Try it =
Return exactly the lines below, starting with the one that has "California, site 2006663_sa-31457b, 2023-04-29T09:52:26, 3-frame" and going on through the one that has "common name: western whiptail".

Given information =
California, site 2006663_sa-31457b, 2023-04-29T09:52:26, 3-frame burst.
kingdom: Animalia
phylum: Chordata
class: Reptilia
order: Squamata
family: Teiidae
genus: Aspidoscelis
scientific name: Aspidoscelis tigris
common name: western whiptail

...

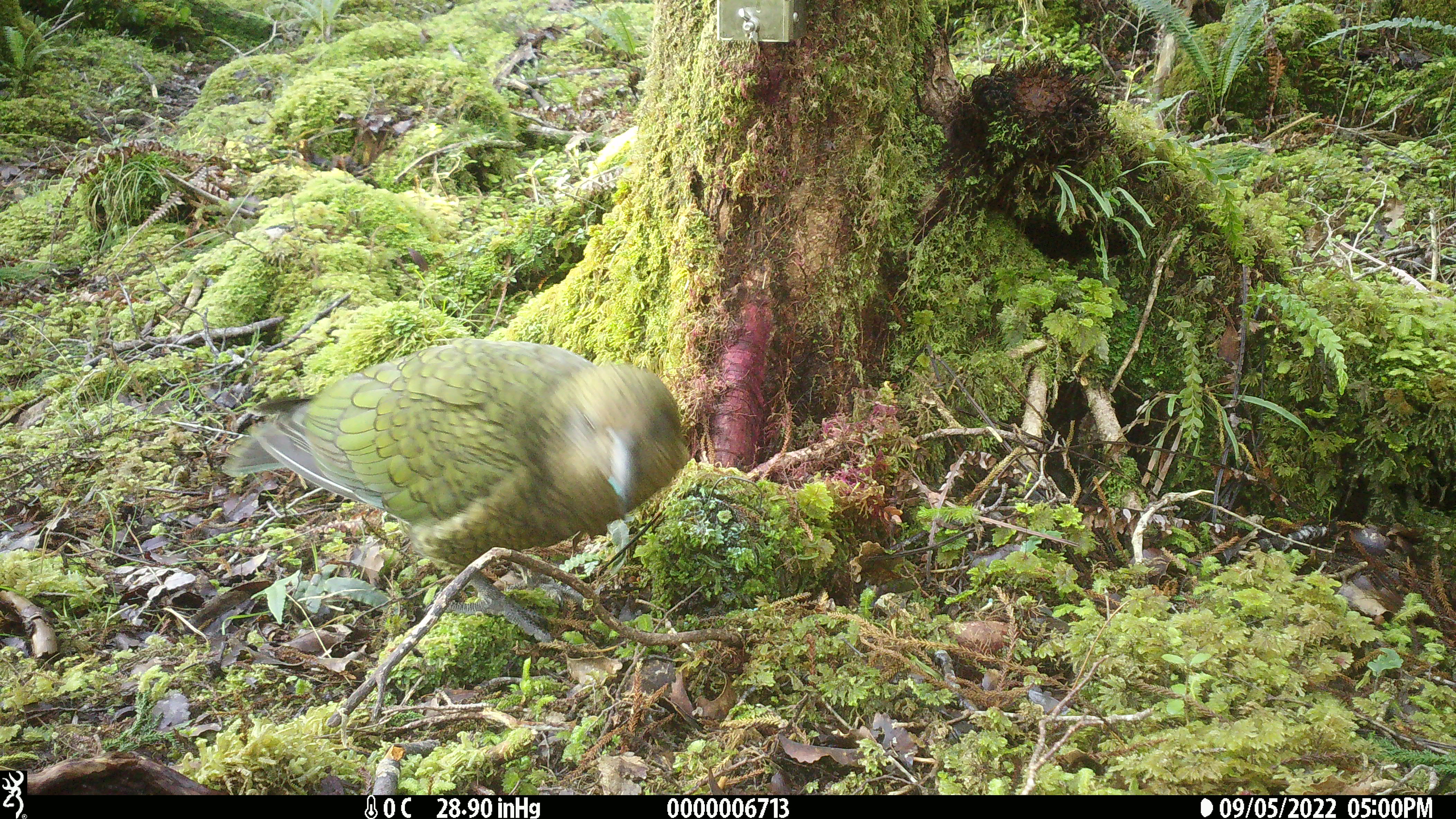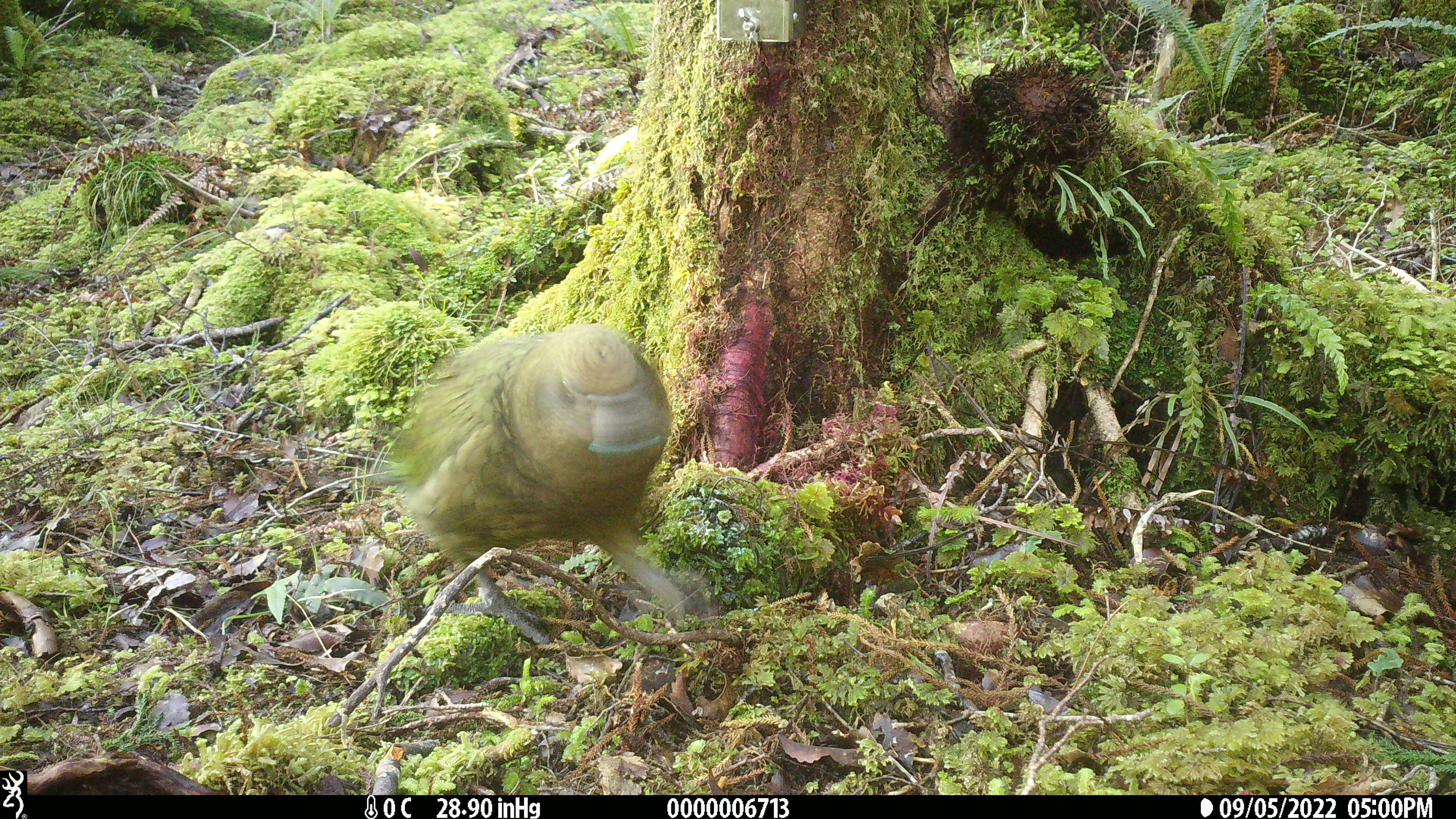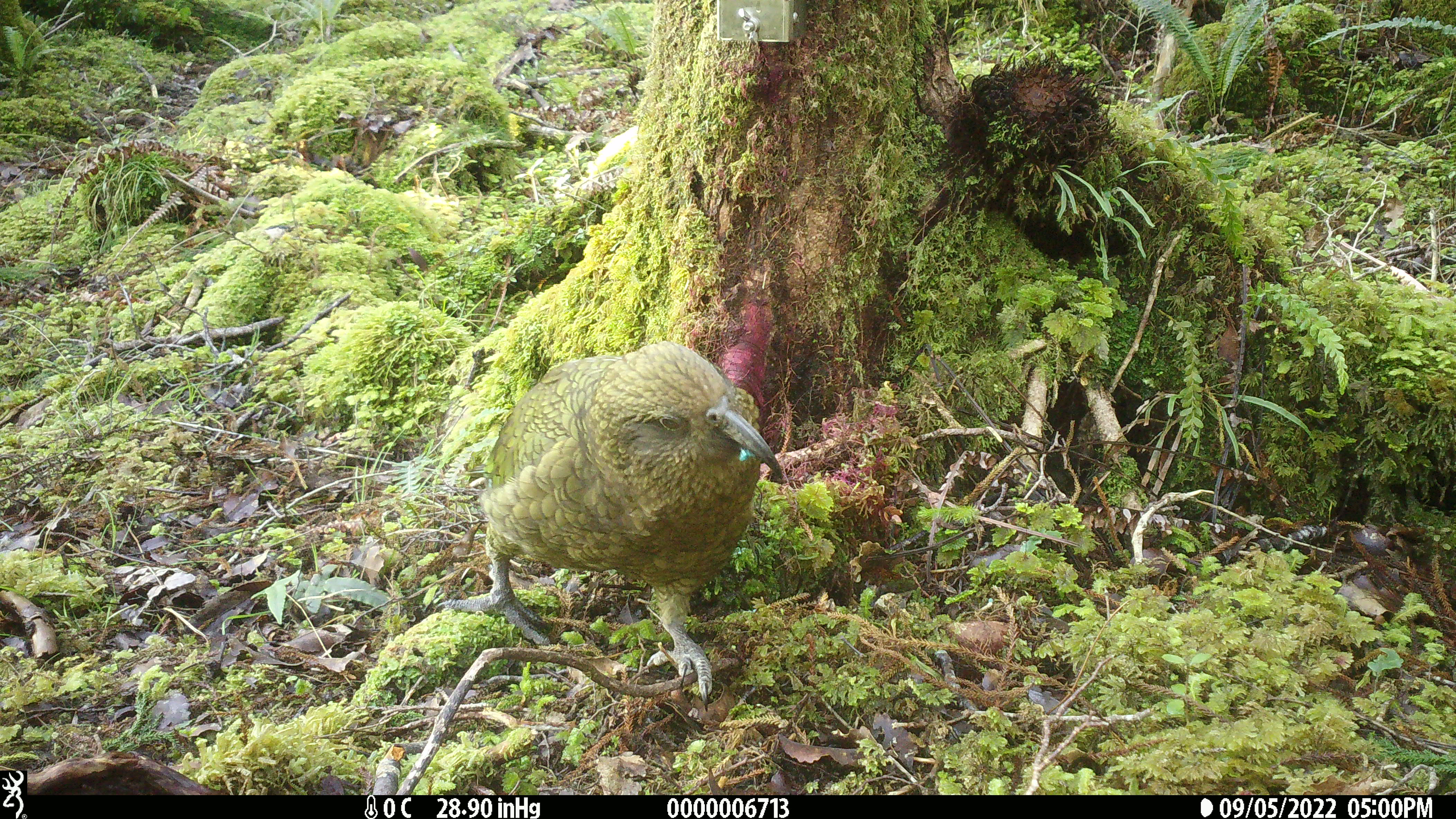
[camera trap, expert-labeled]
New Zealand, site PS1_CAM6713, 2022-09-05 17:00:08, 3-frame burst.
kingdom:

==

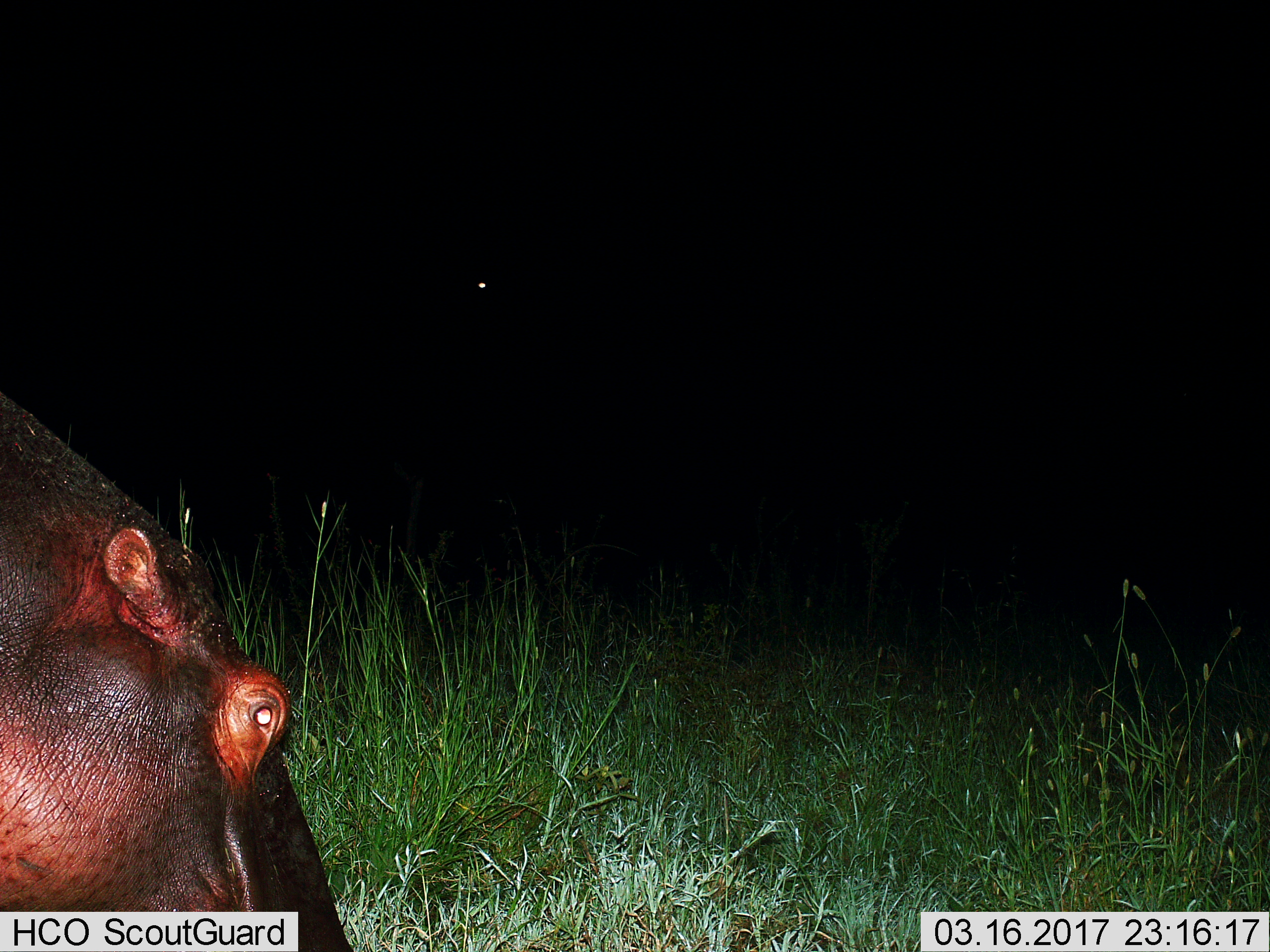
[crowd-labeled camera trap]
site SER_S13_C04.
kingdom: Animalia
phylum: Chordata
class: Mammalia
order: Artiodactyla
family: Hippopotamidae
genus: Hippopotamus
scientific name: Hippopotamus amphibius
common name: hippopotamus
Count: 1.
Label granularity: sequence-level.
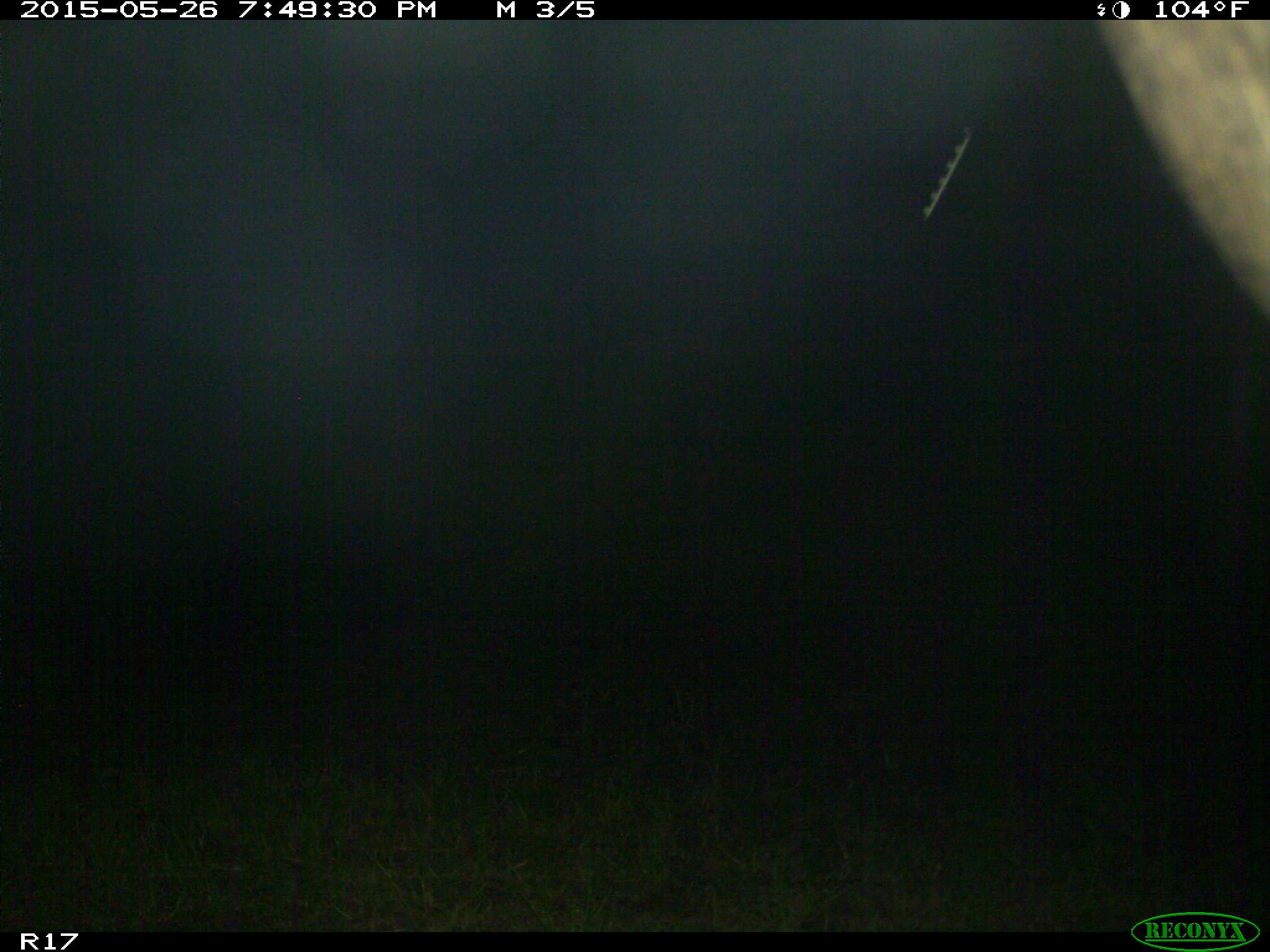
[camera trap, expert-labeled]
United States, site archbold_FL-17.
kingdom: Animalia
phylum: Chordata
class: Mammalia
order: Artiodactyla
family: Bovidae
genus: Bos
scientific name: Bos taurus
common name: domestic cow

Task result =
California, site 2006663_sa-31457b, 2023-04-29T09:52:26, 3-frame burst.
kingdom: Animalia
phylum: Chordata
class: Reptilia
order: Squamata
family: Teiidae
genus: Aspidoscelis
scientific name: Aspidoscelis tigris
common name: western whiptail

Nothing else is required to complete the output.